Strategic Partners Conservative Allocation Fund

Strategic Partners Moderate Allocation Fund

Strategic Partners Growth Allocation Fund

SUBADVISORY AGREEMENT

Agreement made as of this 31st day of August, 2006 between Prudential Investments LLC (PI or the Manager), a New York limited liability company, and RS Investment Management Co. LLC (RS or the Subadviser),

WHEREAS, the Manager has entered into a Management Agreement (the Management Agreement) with Strategic Partners Asset Allocation Funds, a Delaware statutory trust (the Fund) and a diversified, open-end management investment company registered under the Investment Company Act of 1940, as amended (the 1940 Act), pursuant to which PI acts as Manager of the Fund; and

WHEREAS, the Manager desires to retain the Subadviser to provide investment advisory services to one or more of its series as specified in Schedule A hereto (individually and collectively, with the Fund, referred to herein as the Fund) and to manage such portion of the Funds portfolio as the Manager shall from time to time direct, and the Subadviser is willing to render such investment advisory services; and

NOW, THEREFORE, the Parties agree as follows:

1. (a) Subject to the supervision of the Manager and the board of trustees of the Fund (the Board), the Subadviser shall manage such portion of the Funds portfolio, including the purchase, retention and disposition thereof, in accordance with the Funds investment objectives, policies and restrictions as stated in its then current prospectus and statement of additional information (such prospectus and statement of additional information as currently in effect and as amended or supplemented from time to time, being herein called the Prospectus), and subject to the following understandings:

(i) The Subadviser shall manage such portion of the Funds portfolio as the Manager shall direct, and shall determine from time to time what investments and securities will be purchased, retained or sold by the Fund, and what portion of the assets will be invested or held uninvested as cash.
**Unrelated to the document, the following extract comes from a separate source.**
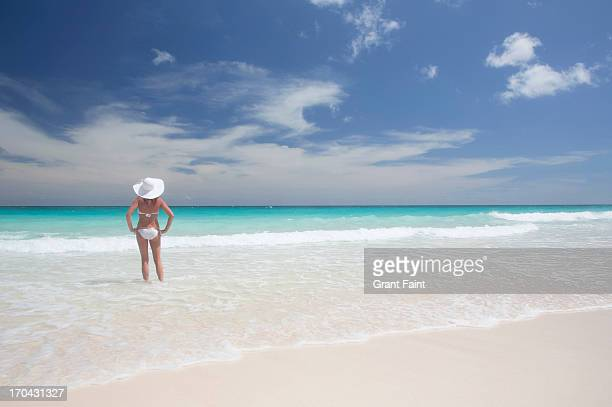 Woman standing at beach.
(ii) In the performance of its duties and obligations under this Agreement, the Subadviser shall act in conformity with the copies of the Declaration of Trust, By-Laws and Prospectus of the Fund and any procedures adopted by the Board applicable to the Fund and any amendments to those procedures (Board Procedures) provided to it by the Manager (the Fund Documents), and with the instructions and directions of the Manager and of the Board, co-operate with the Managers (or its designees) personnel responsible for monitoring the Funds compliance. The Subadviser shall also comply at all times with the 1940 Act, the Investment Advisers Act of 1940, as amended (the Advisers Act), the Internal Revenue Code of 1986, as amended, and all other applicable federal and state laws and regulations, including securities law. The Manager shall provide Subadviser timely with copies of any updated Fund Documents.
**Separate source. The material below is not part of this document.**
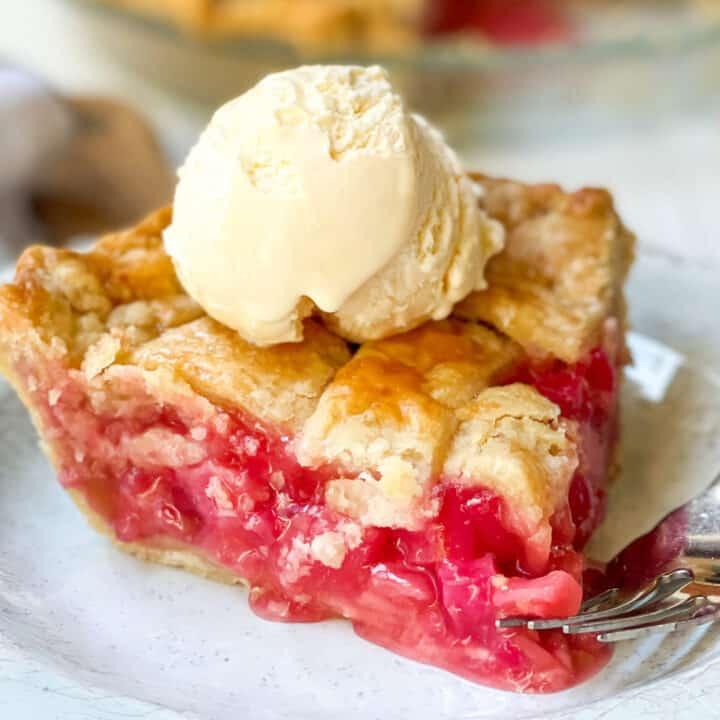 Slice of Rhubarb Pie with Vanilla Ice Cream on top.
(iii) The Subadviser shall determine the securities and futures contracts to be purchased or sold by such portion of the Funds portfolio, as applicable, and shall place orders with or through such persons, brokers, dealers or futures commission merchants (including but not limited to Prudential Equity Group (or any broker or dealer affiliated with the Subadviser) to carry out the policy with respect to brokerage as set forth in the Funds Prospectus or as the Board may direct from time to time. In providing the Fund with investment advisory services, it is recognized that the Subadviser shall give primary consideration to securing the most favorable price and efficient execution. Within the framework of this policy, the Subadviser may consider the financial responsibility, research and investment information and other services provided by brokers, dealers or futures commission merchants who may effect or be a party to any such transaction or other transactions to which the Subadvisers other clients may be a party. The Manager (or Subadviser) to the Fund each shall have discretion to effect investment transactions for the Fund through broker-dealers (including, to the extent legally permissible, broker-dealers affiliated with the Subadviser(s)) qualified to obtain best execution of such transactions who provide brokerage and/or research services, as such services are defined in Section 28(e) of the Securities Exchange Act of 1934, as amended (the 1934 Act), and to cause the Fund to pay any such broker-dealers an amount of commission for effecting a portfolio transaction in excess of the amount of commission another broker-dealer would have charged for effecting that transaction, if the brokerage or research services provided by such broker-dealer, viewed in light of either that particular investment transaction or the overall responsibilities of the Manager (or the Subadviser) with respect to the Fund and other accounts as to which they or it may exercise investment discretion (as such term is defined in Section 3(a)(35) of the 1934 Act), are reasonable in relation to the amount of commission.